A vida ceifada do mestre de capoeira em Salvador e a de demais cidadãos contrários a Bolsonaro ameaçada por menores agressões têm, como regra geral para a humanidade, importância sentimental para as pessoas próximas às vítimas, assimilada ainda pelos supostos porta-bandeiras da justiça social engajados no regresso ao pleno poder da confraria relutante em brindar as camadas populares visadas por ela com auxílios materiais e cognitivos em amplitude suficiente para os desvalidos atingirem um estágio de iluminação fávorável a um pacto com os outros brasileiros já interessados em rechaçar tal associação por causa de seus desmandos éticos benevolentes a si e quaisquer outros grupos restritos, enquanto desvantajosos à sociedade toda. Um mérito penal igualmente paira sobre os obcecados por uma reviravolta no comando do Planalto a ponto de pisar o regulamento para a privacidade e segurança da votação fotografando suas armas sobre as urnas ou filmando evidências de configuração fraudulenta delas. Malgrado as falhas com capcidades preocupantes em inúmeros aparelhos pelo território nacional, as urnas eletrônicas deram ao primeiro turno um resultado aquém do que algum dos lados beligerantes conseguiriam alterando o número de votos em cédulas de papel focados em ambos. Foi atestada a dominância influenciadora das chances de êxitos pelo caráter de nós que escolhemos os representantes e de quem promove as apurações que nomeiam os vencedores, independentemente dos recursos materiais, com os ataques vandálicos cometidos no sul do país por duas pessoas com desequilíbrios mentais não coligados à simpatia por um certo candidato – o homem que deu com uma marreta em uma urna em Morro da Fumaça (SC) e a mulher que sujou um dispositivo com sangue menstrual e atirou outro ao chão em Ibiporã (PR) –, que não arruinaram os registros de cumprimento do dever eleitoral de quem havia usado os aparatos. Diante tanto de investidas sem motivo inteligível como essas quanto de ofensivas intencionais de movimentos partidários e autoridades eleitorais que conseguirem co-optar, a confiabilidade dos brasileiros habilitados a decidir quem os governa sobre esta prerrogativa se encaminharia a uma mais ousada crise.

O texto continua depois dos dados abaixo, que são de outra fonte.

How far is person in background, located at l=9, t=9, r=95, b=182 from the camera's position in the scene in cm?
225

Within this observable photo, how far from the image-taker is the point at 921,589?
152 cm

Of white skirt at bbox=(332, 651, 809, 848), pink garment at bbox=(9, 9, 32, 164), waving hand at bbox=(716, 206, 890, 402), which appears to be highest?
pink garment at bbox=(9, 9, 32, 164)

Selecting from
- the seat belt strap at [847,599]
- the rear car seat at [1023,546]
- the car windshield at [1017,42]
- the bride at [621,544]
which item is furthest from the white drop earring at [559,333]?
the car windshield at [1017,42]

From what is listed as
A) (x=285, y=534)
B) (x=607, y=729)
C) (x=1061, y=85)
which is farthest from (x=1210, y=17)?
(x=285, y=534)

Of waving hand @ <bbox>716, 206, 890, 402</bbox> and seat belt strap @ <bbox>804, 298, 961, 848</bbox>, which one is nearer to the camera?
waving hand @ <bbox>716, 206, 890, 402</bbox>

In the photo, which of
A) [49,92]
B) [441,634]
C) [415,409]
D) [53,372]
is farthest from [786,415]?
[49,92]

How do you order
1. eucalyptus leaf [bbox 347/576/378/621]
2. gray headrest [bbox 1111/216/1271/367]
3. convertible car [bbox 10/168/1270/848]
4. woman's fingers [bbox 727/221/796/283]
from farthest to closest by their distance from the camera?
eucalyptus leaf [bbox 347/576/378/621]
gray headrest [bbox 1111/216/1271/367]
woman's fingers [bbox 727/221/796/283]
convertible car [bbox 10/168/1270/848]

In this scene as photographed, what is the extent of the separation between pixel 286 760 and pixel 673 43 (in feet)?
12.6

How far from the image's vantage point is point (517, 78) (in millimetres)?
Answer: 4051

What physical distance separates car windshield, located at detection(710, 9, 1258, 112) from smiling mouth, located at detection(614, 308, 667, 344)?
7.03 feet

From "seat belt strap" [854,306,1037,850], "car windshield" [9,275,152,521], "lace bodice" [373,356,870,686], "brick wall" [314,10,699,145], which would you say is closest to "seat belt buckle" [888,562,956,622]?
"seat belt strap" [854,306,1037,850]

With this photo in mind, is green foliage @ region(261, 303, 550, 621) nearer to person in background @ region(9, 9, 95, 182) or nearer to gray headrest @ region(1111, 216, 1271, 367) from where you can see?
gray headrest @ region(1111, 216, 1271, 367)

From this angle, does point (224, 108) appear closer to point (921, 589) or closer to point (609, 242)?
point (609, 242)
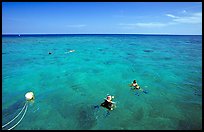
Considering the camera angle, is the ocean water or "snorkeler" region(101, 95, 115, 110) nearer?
the ocean water

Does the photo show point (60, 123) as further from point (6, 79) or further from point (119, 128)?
point (6, 79)

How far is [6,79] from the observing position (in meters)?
18.7

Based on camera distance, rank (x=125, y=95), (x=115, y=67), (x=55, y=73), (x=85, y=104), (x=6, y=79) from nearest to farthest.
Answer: (x=85, y=104) → (x=125, y=95) → (x=6, y=79) → (x=55, y=73) → (x=115, y=67)

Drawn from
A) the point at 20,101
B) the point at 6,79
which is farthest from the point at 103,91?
the point at 6,79

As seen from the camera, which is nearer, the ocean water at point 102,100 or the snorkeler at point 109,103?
the ocean water at point 102,100

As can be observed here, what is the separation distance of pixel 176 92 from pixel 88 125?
28.1ft

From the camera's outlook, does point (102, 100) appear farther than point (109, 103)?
Yes

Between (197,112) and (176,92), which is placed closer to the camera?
(197,112)

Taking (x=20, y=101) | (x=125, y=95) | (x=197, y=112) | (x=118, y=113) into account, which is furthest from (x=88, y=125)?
(x=197, y=112)

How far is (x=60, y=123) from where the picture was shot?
10367mm

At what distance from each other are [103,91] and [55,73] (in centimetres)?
826

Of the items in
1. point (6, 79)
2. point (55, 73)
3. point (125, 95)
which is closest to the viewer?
point (125, 95)

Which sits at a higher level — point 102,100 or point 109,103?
point 109,103

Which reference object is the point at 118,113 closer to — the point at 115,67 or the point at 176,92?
the point at 176,92
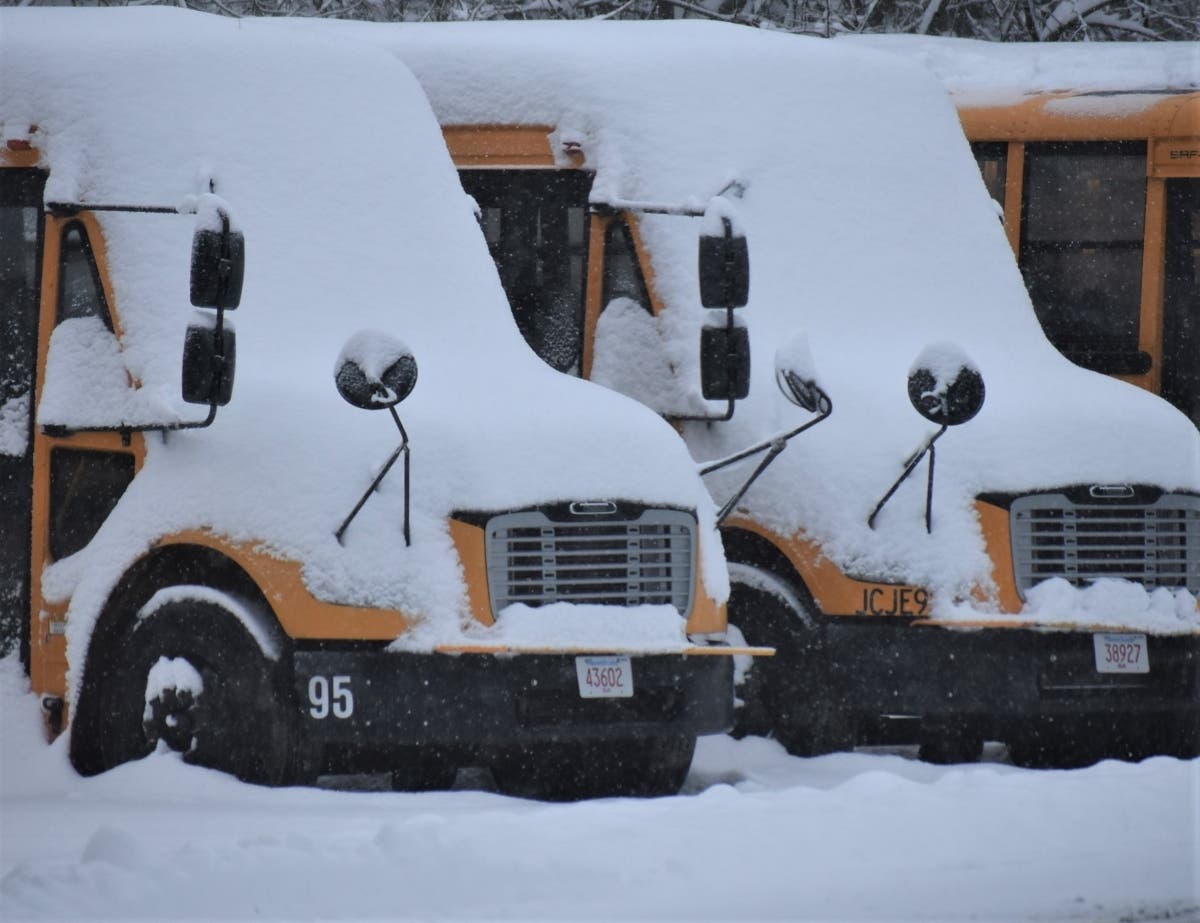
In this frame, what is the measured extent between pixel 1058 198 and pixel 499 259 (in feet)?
12.3

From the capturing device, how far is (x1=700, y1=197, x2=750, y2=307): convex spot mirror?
9562mm

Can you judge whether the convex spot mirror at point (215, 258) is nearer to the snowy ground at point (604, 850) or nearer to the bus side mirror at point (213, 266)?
the bus side mirror at point (213, 266)

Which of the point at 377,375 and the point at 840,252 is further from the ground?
the point at 840,252

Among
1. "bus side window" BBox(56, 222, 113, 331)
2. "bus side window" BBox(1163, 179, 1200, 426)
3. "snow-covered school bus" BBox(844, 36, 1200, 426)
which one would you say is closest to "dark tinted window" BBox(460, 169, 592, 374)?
"bus side window" BBox(56, 222, 113, 331)

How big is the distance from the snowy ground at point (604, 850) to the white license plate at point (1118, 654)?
26.3 inches

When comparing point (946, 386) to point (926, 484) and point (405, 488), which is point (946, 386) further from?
point (405, 488)

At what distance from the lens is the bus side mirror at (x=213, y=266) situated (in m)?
8.36

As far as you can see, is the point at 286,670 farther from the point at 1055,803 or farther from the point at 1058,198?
the point at 1058,198

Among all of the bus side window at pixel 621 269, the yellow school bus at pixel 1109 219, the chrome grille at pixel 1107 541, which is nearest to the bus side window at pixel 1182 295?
the yellow school bus at pixel 1109 219

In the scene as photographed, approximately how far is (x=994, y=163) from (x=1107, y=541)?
13.9 feet

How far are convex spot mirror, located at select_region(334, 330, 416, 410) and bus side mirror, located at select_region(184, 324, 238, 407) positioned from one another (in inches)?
16.3

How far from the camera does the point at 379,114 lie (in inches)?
404

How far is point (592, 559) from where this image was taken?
8.80 m

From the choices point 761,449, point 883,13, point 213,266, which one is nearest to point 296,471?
point 213,266
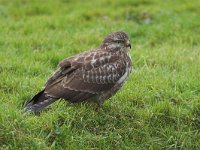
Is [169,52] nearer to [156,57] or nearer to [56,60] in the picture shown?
[156,57]

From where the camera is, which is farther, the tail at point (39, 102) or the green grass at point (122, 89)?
the tail at point (39, 102)

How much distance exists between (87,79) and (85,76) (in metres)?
0.05

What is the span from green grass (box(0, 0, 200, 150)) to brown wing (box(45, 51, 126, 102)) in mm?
307

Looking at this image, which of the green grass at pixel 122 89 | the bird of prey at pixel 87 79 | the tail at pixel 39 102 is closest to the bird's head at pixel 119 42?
the bird of prey at pixel 87 79

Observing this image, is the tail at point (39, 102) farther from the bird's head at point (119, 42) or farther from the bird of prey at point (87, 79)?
the bird's head at point (119, 42)

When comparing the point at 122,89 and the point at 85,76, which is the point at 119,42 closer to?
the point at 85,76

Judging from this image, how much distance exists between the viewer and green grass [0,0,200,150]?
7.12m

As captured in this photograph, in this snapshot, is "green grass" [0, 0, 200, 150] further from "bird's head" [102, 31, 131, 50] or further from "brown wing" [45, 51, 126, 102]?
"bird's head" [102, 31, 131, 50]

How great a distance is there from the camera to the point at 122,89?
27.4ft

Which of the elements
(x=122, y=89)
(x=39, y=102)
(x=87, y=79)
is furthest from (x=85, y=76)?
(x=122, y=89)

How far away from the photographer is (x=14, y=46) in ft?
34.0

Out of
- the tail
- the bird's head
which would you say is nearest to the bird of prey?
the tail

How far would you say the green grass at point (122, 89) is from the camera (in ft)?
23.4

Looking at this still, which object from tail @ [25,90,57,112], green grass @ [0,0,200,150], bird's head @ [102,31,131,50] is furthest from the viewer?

As interações entre os atores políticos federais em marcha desde pouco mais de uma década embasaram a espetacular, embora tardia, decisão de grande parte dos bons cidadãos acerca da força motriz do esquema, incluindo a parte ainda restante ao PT. Mas as irracionalidades que a razão permite observar na única opção que sobra para a renovação da chefia do país e em muitos dos que realmente acreditam nela e mostrarão isso no dia 28 fragilizam em benefício aos nostálgicos do lulismo a luta por uma digna recomposição no ordenamento político, econômico e social também defendida pelo emergente movimento.